Cuma, Haziran 09, 2006

DAĞ GÜLÜ

Ben dağ gülü diyorum bu çiçeklere ama sanırım kuşburnu çiçeği:))) Her yer bu ağaççıklarla kaplı burada. Kuşburnu verdiğini göremeyeceğim ama renkleriyle bir süre de olsa hayatımı şenlendirdiler. Doğa insanın hayatında ne kadar önemli ve zaruri. Hep bahçeli bir evim olsun, çiçekler, sebzeler, meyve ağaçlarıyla doldurayım diye hayal ediyorum, Kale'ye de bu nedenle gelmiştim herkesi arkamda bırakarak. Şimdi ise birşeylerin eksikliği doldu içime. Sanırım bu ortamı arkadaşlarıma yakın bir yerde yapmalıyım. En azından hayallerimdeki bu evde onları ağırlayabileyim.

ESKİ EV

Bu eski ev terkedilmiş olmasına rağmen hala canlı adeta. Kızımı gezmeye çıkardığımda hep buradan geçiyorum. Bana güzel şeyler anımsatıyor, çocukluğum gibi... Çocuk olsaydık ne güzel saklanırdık burada, nasıl yuvarlanırdık çimlerde diye düşünmeden geçemiyorum. Ama Kale'de çocuklar oynamıyor çimlerde, caddeyi tercih ediyorlar ellerindekinin kıymetini bilemeden. Hatta oynadıkları bile o kadar nadir ki neyaparlar evlere hapsolup anlayamıyorum. Bizim çocukluğumuz kırlarda geçti, iyi ki de öyle olmuş. Doğayı tanıdık, böcekleri, çiçekleri tanıdık. Her çiçek görüşümde, şundan taç yapardık, bundan toka, bunun sütü vardır... diyebiliyorum en azından. Her çiçekte her kokuda bir anım var.

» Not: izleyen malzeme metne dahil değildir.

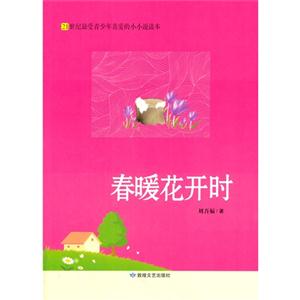 21世纪最受青少年喜爱的小小说读本·春暖花开时-技术教育社区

Pazartesi, Haziran 05, 2006

PAPATYA RESİMLERİ

Papatyalara özel bir sevgim olmuştur hep. Yüreğimden geçenleri yansıtıyor adeta. Gördüğüm yerde de resmini çekmeden geçemiyorum. Burada o kadar çok papatya var ki her adımda karşıma çıkıyor, gelincikler de onlara eşlik ediyor. Bu baharı Ankara'da geçirmediğim ve bu güzellikleri doya doya izleyebildiğim için çok mutluyum.

Cuma, Haziran 02, 2006

BİR TUTAM BAHAR

Bahar ne kadar da yakışıyor Akyaka'ya her yerden çok. Her adımda bir renk her adımda bir koku. İçime çekmeden gidemezdim buradan. Hem gözlerim hem burnum bayram etti. Daha çok fotoğraf çekmeye vaktim olmadı, bir dahaki sefere. Paylaşacak, söyleyecek o kadar çok şeyim var ki buraya ait..

BEGONVİLLER

Bir çiçek bu kadar güzelleştirebilir evleri, bahçeleri... Bu kadar simgeleşebilir bulunduğu yerle... Akyaka'ya girdiğinizde sizi begonviller karşılıyor rek cümbüşüyle, gözleriniz takılıp kalıyor derinlere... Sizi bu güzellikle başbaşa bırakayım bir de hayalinizle...

AKYAKA EVLERİ


Tatil mevsimi de başladı ve ben yine Akyaka'dayım. Bir saat uzaklıkta olunca gelmeden olmaz elbette. Onca yolu katedip geldiğimizi düşünürsek. Gökova'ya gitmeden bir yıl geçirmeyi düşünemiyorum. Eşimle her yıl farklı yerlere gidelim desek de gittiğimiz yerler bizi tatmin etmediği için Muğla'ya tekrar geliyoruz. Buralar bizim gönlümüzün tahtında oturuyor. Ölüdeniz ve Akyaka özellikle. Hele evleri yok mu beni öldürecek, Burada yaşayanlar ne kadar şanslı demekten kendimi alamıyorum. Bu fotoğraf da geçen haftaki gezimizden. Kızım da ilk defa denize girdi, henüz beş aylık ama zamane çocuğu çok şanslı Bizim 20 yaşından sonra denizle tanıştığımızı düşünürsek. Ürktü başta ama o da sevdi biliyorum. Benim gönlüm Gökova'da atıyor ne yapayım.